Rise of the ‘rent till you drop’ generation

- By James Salmon Associate City Editor

A DRAMATIC fall in middle- aged homeowners has fuelled fears that more people will be forced to rent until they die.

Young people are now far less likely to own their own home, a report by the Office for National Statistics has revealed.

As property prices have risen faster than wages, a third of people in their mid-30s to mid-40s were tenants in 2017 – compared with fewer than one in ten in 1997.

This age group is three times more likely to be renting than 20 years ago. The figures emerge ahead of next month’s Budget when Chancellor Sajid Javid is expected to announce plans to tackle the shortage of affordable housing by offering discounts to first-time buyers.

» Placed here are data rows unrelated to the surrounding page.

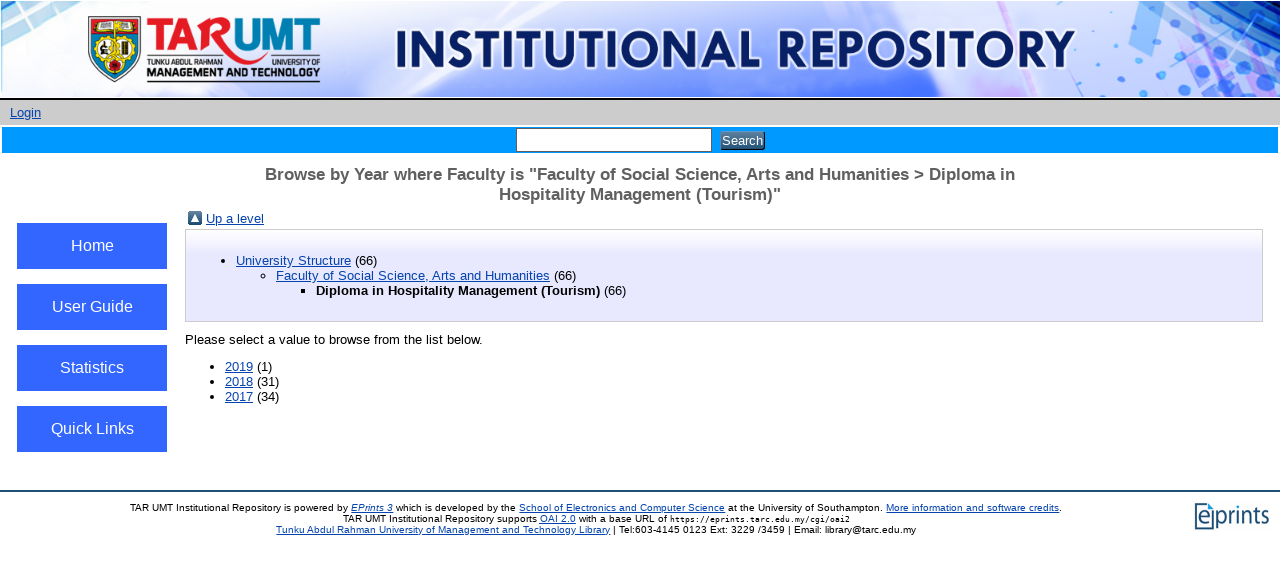

--- FILE ---
content_type: text/html; charset=utf-8
request_url: https://eprints.tarc.edu.my/view/divisions/fsah=5Fdtm/
body_size: 6393
content:
<!DOCTYPE html PUBLIC "-//W3C//DTD XHTML 1.0 Transitional//EN" "http://www.w3.org/TR/xhtml1/DTD/xhtml1-transitional.dtd">
<html xmlns="http://www.w3.org/1999/xhtml">
  <head>
    <meta http-equiv="X-UA-Compatible" content="IE=edge" />
    <title>Browse by Year where Faculty is "Faculty of Social Science, Arts and Humanities &gt; Diploma in Hospitality Management (Tourism)" - TAR UMT Institutional Repository</title>
    <link rel="icon" href="/favicon.ico" type="image/x-icon" />
    <link rel="shortcut icon" href="/favicon.ico" type="image/x-icon" />
    <link rel="Top" href="https://eprints.tarc.edu.my/" />
    <link rel="Sword" href="https://eprints.tarc.edu.my/sword-app/servicedocument" />
    <link rel="SwordDeposit" href="https://eprints.tarc.edu.my/id/contents" />
    <link rel="Search" type="text/html" href="http://eprints.tarc.edu.my/cgi/search" />
    <link rel="Search" type="application/opensearchdescription+xml" href="http://eprints.tarc.edu.my/cgi/opensearchdescription" />
    <script type="text/javascript" src="https://www.google.com/jsapi"><!--padder--></script><script type="text/javascript">
// <![CDATA[
google.load("visualization", "1", {packages:["corechart", "geochart"]});
// ]]></script><script type="text/javascript">
// <![CDATA[
var eprints_http_root = "https:\/\/eprints.tarc.edu.my";
var eprints_http_cgiroot = "https:\/\/eprints.tarc.edu.my\/cgi";
var eprints_oai_archive_id = "eprints.tarc.edu.my";
var eprints_logged_in = false;
// ]]></script>
    <style type="text/css">.ep_logged_in { display: none }</style>
    <link rel="stylesheet" type="text/css" href="/style/auto-3.3.15.css" />
    <script type="text/javascript" src="/javascript/auto-3.3.15.js"><!--padder--></script>
    <!--[if lte IE 6]>
        <link rel="stylesheet" type="text/css" href="/style/ie6.css" />
   <![endif]-->
    <meta name="Generator" content="EPrints 3.3.15" />
    <meta http-equiv="Content-Type" content="text/html; charset=UTF-8" />
    <meta http-equiv="Content-Language" content="en" />
    
  </head>
  <body>
    
    <div class="ep_tm_header ep_noprint">
      <div class="ep_tm_site_logo" width="100%">
        <a href="http://www.tarc.edu.my" title="Tunku Abdul Rahman University of Management and Technology">
          <img alt="TAR UMT Institutional Repository" src="/images/sitelogo.png" />
        </a>
      </div>
    </div>
      <div class="ep_tm_login" align="center">
        <ul class="ep_tm_key_tools" id="ep_tm_menu_tools"><li><a href="https://eprints.tarc.edu.my/cgi/users/home">Login</a></li></ul>
     </div>
    <table width="100%">
        <tr>
          <td align="center" style="white-space: nowrap" bgcolor="#0099FF">
            
            <form method="get" accept-charset="utf-8" action="https://eprints.tarc.edu.my/cgi/search" style="display:inline">
              <input class="ep_tm_searchbarbox" size="20" type="text" name="q" />
              <input class="ep_tm_searchbarbutton" value="Search" type="submit" name="_action_search" />
              <input type="hidden" name="_action_search" value="Search" />
              <input type="hidden" name="_order" value="bytitle" />
              <input type="hidden" name="basic_srchtype" value="ALL" />
              <input type="hidden" name="_satisfyall" value="ALL" />
            </form>
          </td>
        </tr>
      </table>
    <div>
    	<div class="ep_tm_page_content">
     	    <h1 class="ep_tm_pagetitle">
            Browse by Year where Faculty is "Faculty of Social Science, Arts and Humanities &gt; Diploma in Hospitality Management (Tourism)"
      	    </h1>
        </div>
    </div>
        <table width="100%">
        <tr>
           <td width="10px"> </td>
	   <td valign="top" width="150px" align="center">
               <br />
               <button class="menubutton" onclick="window.location.href='https://eprints.tarc.edu.my'">Home</button>
               <br />
               <button class="menubutton" onclick="window.location.href='https://eprints.tarc.edu.my/user_guide.html'">User Guide</button>
               <br />
               <button class="menubutton" onclick="window.location.href='https://eprints.tarc.edu.my/cgi/stats/report'">Statistics</button>
               <br />
               <button class="menubutton" onclick="window.location.href='https://eprints.tarc.edu.my/quicklink.html'">Quick Links</button>
               <br />
	   </td>
           <td width="10px"> </td>
           <td valign="top">
        	<div class="ep_view_menu"><table><tr><td><a href="../"><img src="/style/images/multi_up.png" border="0" /></a></td><td><a href="../">Up a level</a></td></tr></table><div class="ep_toolbox"><div class="ep_toolbox_content"><ul><li><a href="../divisions/">University Structure</a> (66)<ul><li><a href="../fac=5Ffsah/">Faculty of Social Science, Arts and Humanities</a> (66)<ul><li><strong>Diploma in Hospitality Management (Tourism)</strong> (66)</li></ul></li></ul></li></ul></div></div><div class="ep_view_intro">Please select a value to browse from the list below.</div><ul><li><a href="2019.html">2019</a> (1)</li><li><a href="2018.html">2018</a> (31)</li><li><a href="2017.html">2017</a> (34)</li></ul></div>
           </td>
           <td width="10px"> </td>
        </tr>
        </table>
      <div class="ep_tm_footer ep_noprint" align="center">
      <div class="ep_tm_eprints_logo">
        <a href="http://eprints.org/software/">
          <img alt="EPrints Logo" src="/images/eprintslogo.gif" />
        </a>
      </div>
      <div>TAR UMT Institutional Repository is powered by <em><a href="http://eprints.org/software/">EPrints 3</a></em> which is developed by the <a href="http://www.ecs.soton.ac.uk/">School of Electronics and Computer Science</a> at the University of Southampton. <a href="https://eprints.tarc.edu.my/eprints/">More information and software credits</a>.</div>
      <div>
            TAR UMT Institutional Repository supports <a href="http://www.openarchives.org"><abbr title="Open Archives Protocol for Metadata Harvesting v2.0">OAI 2.0</abbr></a> with a base URL of <tt>https://eprints.tarc.edu.my/cgi/oai2</tt>
        </div> 
      <div><a href="http://www.tarc.edu.my/library/index.jsp">Tunku Abdul Rahman University of Management and Technology Library</a> | Tel:603-4145 0123 Ext: 3229 /3459 | Email: library@tarc.edu.my</div>
    </div>
  </body>
</html>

The ONS said increases in the rental sector have been seen for all age groups apart from the very oldest, with the ‘increase particular­ly pronounced in mid-life’.

They warned that these ‘changes in housing tenure patterns could have implicatio­ns for what life will be like for older people in the future’. This is because while homeowners pay their own maintenanc­e costs, renting is more expensive.

The report found that homeowners could maintain their living standards later in life with a pension pot of £260,000, while someone who rents privately would need almost double this – £445,000. Baroness Altmann, a former pensions minister, described the situation as a ‘vicious circle’ where rising property values are pushing up rent making it harder for tenants to save.

She added: ‘There is a danger that the number of people renting until they die will be much higher in future – which gives them less security and more stress.

‘It also means that the next generation will be poorer as they won’t have a property to pass on.’